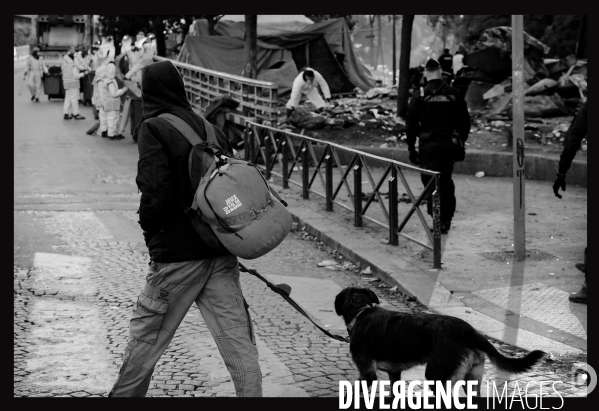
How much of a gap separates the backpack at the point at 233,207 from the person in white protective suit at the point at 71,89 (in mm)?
21685

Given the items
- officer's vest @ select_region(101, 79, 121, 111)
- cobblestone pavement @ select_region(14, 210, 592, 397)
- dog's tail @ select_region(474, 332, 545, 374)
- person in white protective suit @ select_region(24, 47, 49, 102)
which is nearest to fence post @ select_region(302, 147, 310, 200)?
cobblestone pavement @ select_region(14, 210, 592, 397)

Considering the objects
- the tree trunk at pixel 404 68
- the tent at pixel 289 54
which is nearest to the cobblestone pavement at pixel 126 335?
the tree trunk at pixel 404 68

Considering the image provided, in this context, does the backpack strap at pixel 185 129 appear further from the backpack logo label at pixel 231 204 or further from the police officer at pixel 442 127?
the police officer at pixel 442 127

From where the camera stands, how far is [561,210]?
11.1m

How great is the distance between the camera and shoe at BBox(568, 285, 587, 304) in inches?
281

============

» Problem to work on:
Rewrite the lines above as a numbered list, skipping blank lines and leaving out the pictures.

» Written reply:
1. How much of a gap separates the backpack at the point at 233,207 from the person in white protective suit at the point at 71,89 (in mm)?
2. 21685
3. Given the items
4. - officer's vest @ select_region(101, 79, 121, 111)
5. - cobblestone pavement @ select_region(14, 210, 592, 397)
6. - dog's tail @ select_region(474, 332, 545, 374)
7. - person in white protective suit @ select_region(24, 47, 49, 102)
8. which is nearest to fence post @ select_region(302, 147, 310, 200)?
9. cobblestone pavement @ select_region(14, 210, 592, 397)
10. Considering the objects
11. - the tree trunk at pixel 404 68
12. - the tent at pixel 289 54
13. which is nearest to the cobblestone pavement at pixel 126 335?
14. the tree trunk at pixel 404 68
15. Considering the image provided, in this context, does the backpack strap at pixel 185 129 appear further from the backpack logo label at pixel 231 204 or further from the police officer at pixel 442 127?
16. the police officer at pixel 442 127
17. From where the camera stands, how far is [561,210]?
18. 11.1m
19. How great is the distance between the camera and shoe at BBox(568, 285, 587, 304) in inches?
20. 281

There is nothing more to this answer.